This invention relates generally to vehicle transmission gear shifter fork friction shoe inserts and more particularly to improved replaceable inserts providing increased insert life.
It is known to use replaceable plastic inserts fixed to gear shift fork bodies and adapted to engage an annular groove in a shiftable transmission element such as a synchronizer gear hub collar. An example of one such insert is found in U.S. Pat. No. 3,257,861 issued June 28, 1966 to M.E. Siefferman entitled Gear Shifter Fork assembly. The Siefferman patent discloses a single insert comprising a pair of axially spaced semicircular walls rigidly interconnected by a wall like bridge which loosely engages a notch in the fork to thereby prevent relative rotation between the insert and the fork.
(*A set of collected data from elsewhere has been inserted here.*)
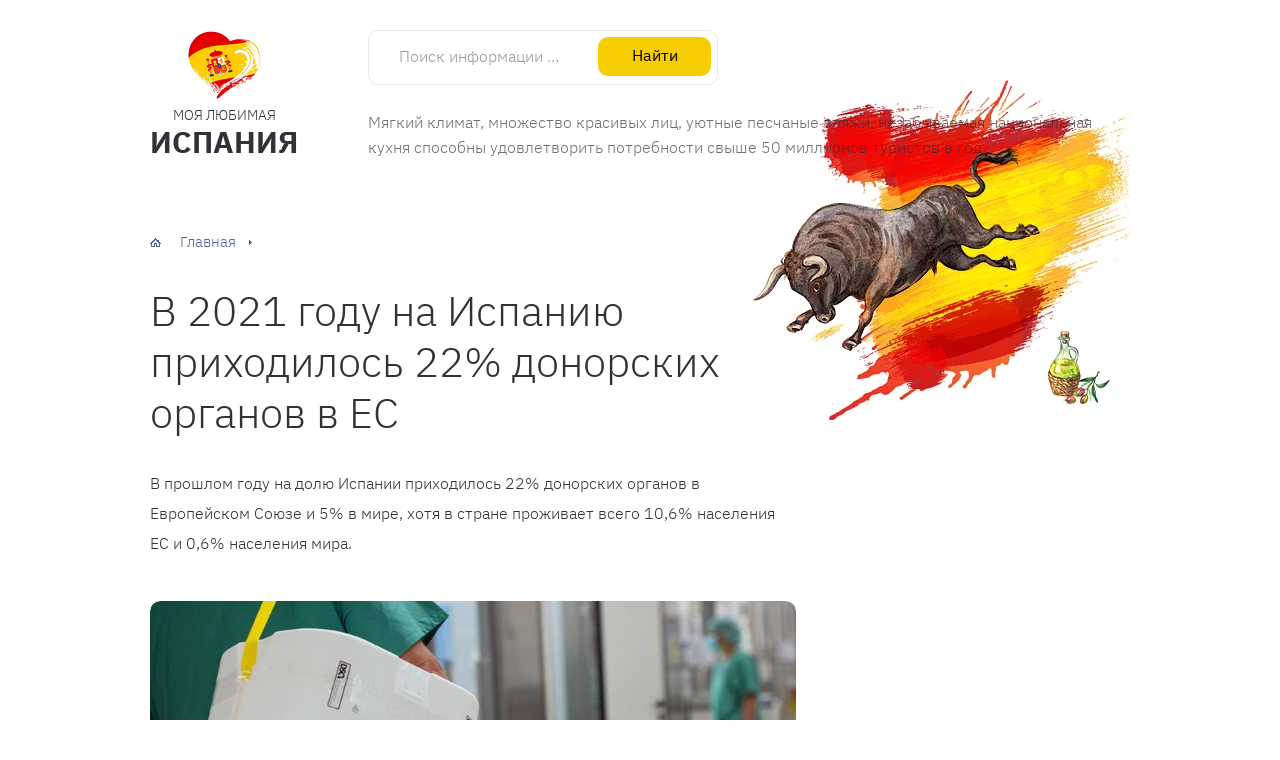

--- FILE ---
content_type: text/css
request_url: https://ispaniya.com/wp-content/cache/min/1/wp-content/plugins/weblator-charts/public/assets/css/notie.css?ver=1769758011
body_size: 102
content:
.weblator-chart-container canvas{height:auto!important;max-width:100%!important}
The notch is placed intermediate the circumferentially opposite ends of the fork flange whereby the insert and fork abutment surfaces are in substantially full circumferentially confronting or bearing contact to one another even though slight misalignment occurs between the fork and shifted element. The U.S. Pat. No. 4,238,012 issued Dec. 9, 1980 to Takeguchi et al. discloses a shift fork friction shoe insert that is tightly fixed to the main body and made of material having a high wear resistibility copper alloy such as high manganese brass. The insert is in the shape of a channel section and has elastomeric tongue-like projections extending from the bottom of the channel section. The projections are urged into grooves formed at the end parts of the fork main body.
The U.S. Pat. No. 4,495,831 issued Jan. 29, 1985 to Takashashi discloses a shift fork having an upwardly extending branch whose upper end is bevelled to introduce dripping lubricant to sliding surfaces of the collar and shift fork branch.
A conventional friction shoe insert is depicted in prior art FIGS. 1-5. FIG. 1 shows a portion of a transmission shift fork, generally indicated at "a", wherein each of its branch free ends "b" is provided with an insert "c" formed of suitable plastic material. The inserts "c" are channel shaped in horizontal section, as seen in FIG. 4, having a pair of side walls "d" joined by a base wall "e". FIG. 3 shows base wall inner face "f" formed with a pair of cross ribs "g" adapted for reception in a corresponding rectangular notch "h" provided in each free end "b".
It will be noted in FIG. 5 that the insert base wall inner face "f" is in flush contact with inboard surface "i" of the branch free end "b"while the insert cross ribs "g" are spaced from notch back wall "j". As seen in FIG. 5A the fork "a" is adapted to move a sleeve or collar shift element "k" on a transmission main shaft (not shown) by virtue of each fork insert "c" being received in an annular U-shaped groove "1" formed on the outer circumference of collar "k". Each side wall "d" of the insert defines a thrust face having a predetermined bearing load support area, i.e. the insert side wall area carrying the force of the sleeve and the fork. In FIG. 5A that the insert thrust face bearing load support area is shown as the confronting contact area of the annular groove "1" radial thrust surface portion in flush abutment with the opposed insert side wall portion "d" is indicated by radial dimension "n". FIG. 5A shows that a substantial portion of the axial thrust bearing area, denoted by dimension "n", comprises the plastic insert base wall "e" having a thickness indicated by dimension "0". It wil be appreciated that a substantial portion, in the order of forty percent in the present example, of the insert side wall abutment area is not backed or supported by the fork branch end "b" when subjected to axial thrust loads. As a result such prior art inserts "c" provide reduced service life and possible shear failure of the base wall "e" under extended shift induced thrust loading.